The 4 Minute Bug

krallja · on Sept 29, 2022

Love it. This reminds me somewhat of a similar issue I saw in 2012, where Cheezburger.com went down over Thanksgiving weekend because we had no deploys for more than 80 hours, and an accidental per-server cache filled up in about that much time. https://jacob.jkrall.net/turkey-day-down-time

kinduff · on Sept 29, 2022

Very good story, it's one of those edge cases that are only found when something unusual happens.

pachico · on Sept 29, 2022

It looks to me like a bad architected solution...

If you have a background job to update data, there is no need to do any TTL. If we're speaking about currency exchange, you might prefer to store a transactional history of exchanges, together with the current one, and populate a fast read model too (Redis) with a failover against the oltp version...

Maybe it's just me.

kinduff · on Sept 29, 2022

I agree with you, it is bad architecture.

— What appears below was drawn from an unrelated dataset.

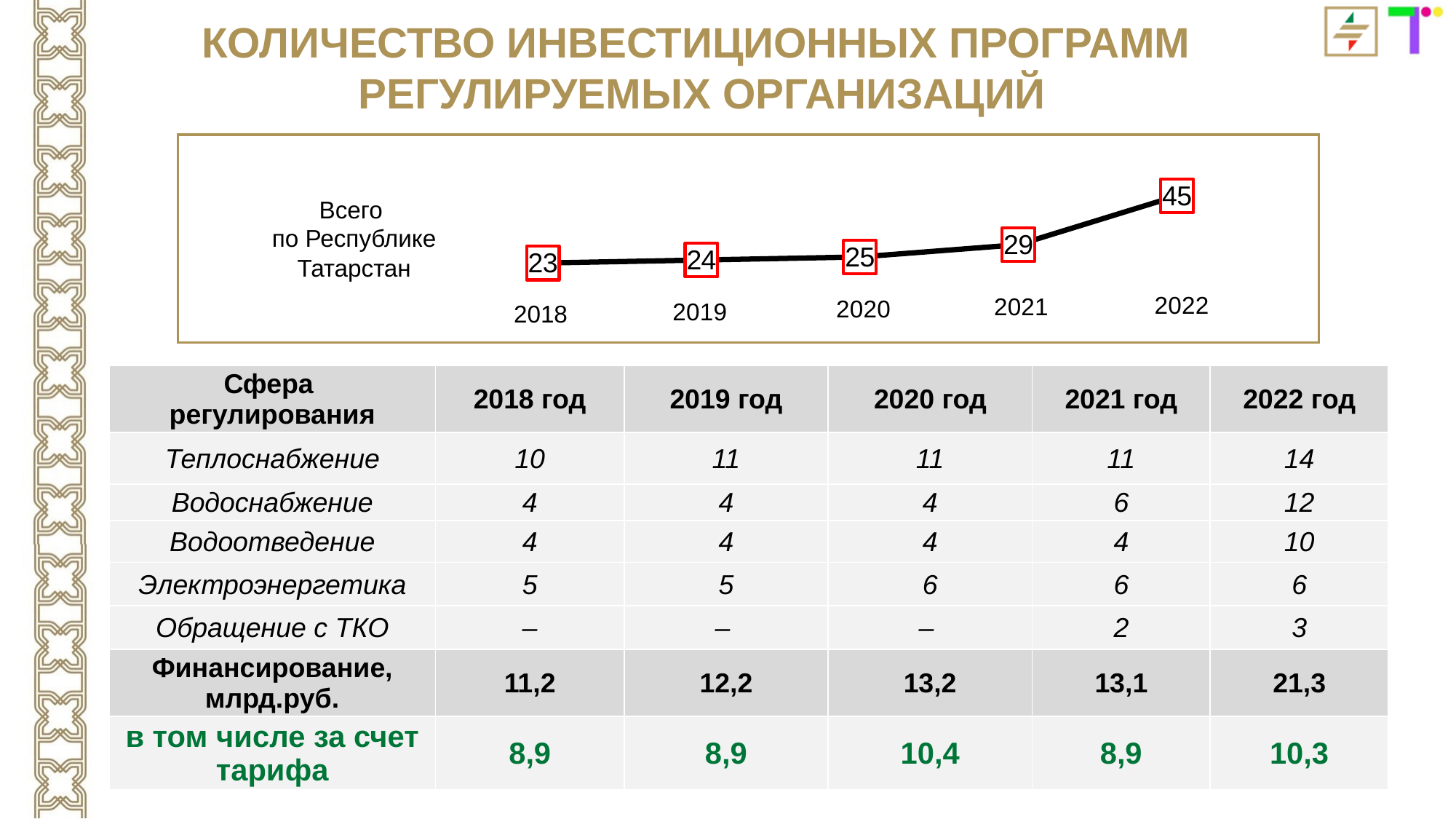
What type of chart is shown on the slide? line chart Which year has the highest value in the line chart? 2022 How many data points are plotted in the line chart? 5 Which year has the lowest value in the line chart? 2018 What is the value for 2021 in the line chart? 29 What is the value for 2018 in the line chart? 23 Do the values in the line chart rise or fall from 2018 to 2022? rise Which is larger in the line chart, the value for 2021 or the value for 2020? 2021 What is the difference between the values for 2022 and 2021 in the line chart? 16 What is the difference between the values for 2019 and 2018 in the line chart? 1 What is the value for 2020 in the line chart? 25 What is the value for 2022 in the line chart? 45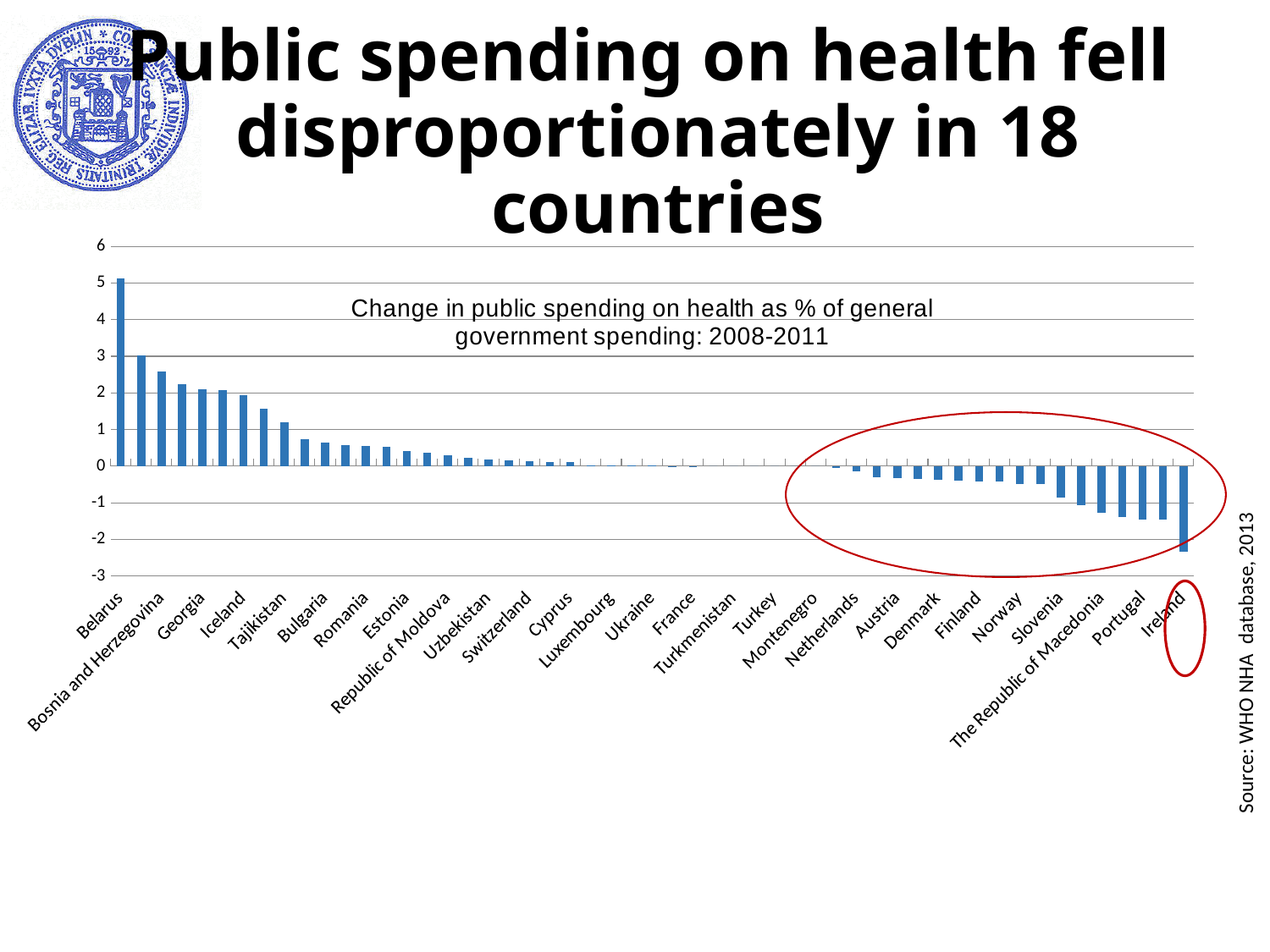
Which has the larger value, Georgia or Bulgaria? Georgia Is the value for Belarus greater or less than 4? greater What is the source cited for the chart data? WHO NHA database, 2013 What kind of chart is shown on the slide? bar chart Do the values rise or fall moving from left to right along the x axis? fall Which has the larger value, Netherlands or Portugal? Netherlands Which country has the lowest value in the chart? Ireland Is the value for Bulgaria greater or less than 1? less Is the value for Ireland greater or less than -2? less Which country has the highest value in the chart? Belarus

I didn't mention it in the blog post, but the TTL was introduced by a dependency that allowed us to integrate the rate exchange service.

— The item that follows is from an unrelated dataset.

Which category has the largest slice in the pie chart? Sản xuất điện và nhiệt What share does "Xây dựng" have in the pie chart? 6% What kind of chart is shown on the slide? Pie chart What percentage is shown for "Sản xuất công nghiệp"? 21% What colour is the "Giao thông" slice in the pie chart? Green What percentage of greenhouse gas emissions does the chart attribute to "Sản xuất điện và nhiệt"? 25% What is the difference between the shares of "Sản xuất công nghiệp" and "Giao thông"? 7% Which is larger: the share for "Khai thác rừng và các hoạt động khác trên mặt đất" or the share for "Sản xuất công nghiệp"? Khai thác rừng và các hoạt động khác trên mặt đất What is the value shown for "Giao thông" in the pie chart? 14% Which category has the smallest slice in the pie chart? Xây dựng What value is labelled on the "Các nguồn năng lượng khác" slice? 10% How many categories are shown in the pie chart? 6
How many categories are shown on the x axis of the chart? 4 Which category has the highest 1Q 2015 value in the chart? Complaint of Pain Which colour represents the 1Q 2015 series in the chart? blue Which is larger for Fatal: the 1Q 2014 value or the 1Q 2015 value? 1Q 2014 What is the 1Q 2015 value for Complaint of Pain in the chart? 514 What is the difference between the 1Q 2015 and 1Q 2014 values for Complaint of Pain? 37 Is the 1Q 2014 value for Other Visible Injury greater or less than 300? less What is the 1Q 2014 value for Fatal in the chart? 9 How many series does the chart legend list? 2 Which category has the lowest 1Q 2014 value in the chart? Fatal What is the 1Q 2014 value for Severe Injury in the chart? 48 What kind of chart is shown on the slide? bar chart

javier_e06 · on Sept 29, 2022

The story falls on the category of "it won't happen until it happens". Testing is expensive and even with all the testing in advance we observe emergent behaviors that make us run to the reams of logs to ask the very simple question: "What happened?" My take away: If you have to fail, because you will, fail graciously. Good post.

kinduff · on Sept 29, 2022

Very nice way to put the take away, thanks for reading!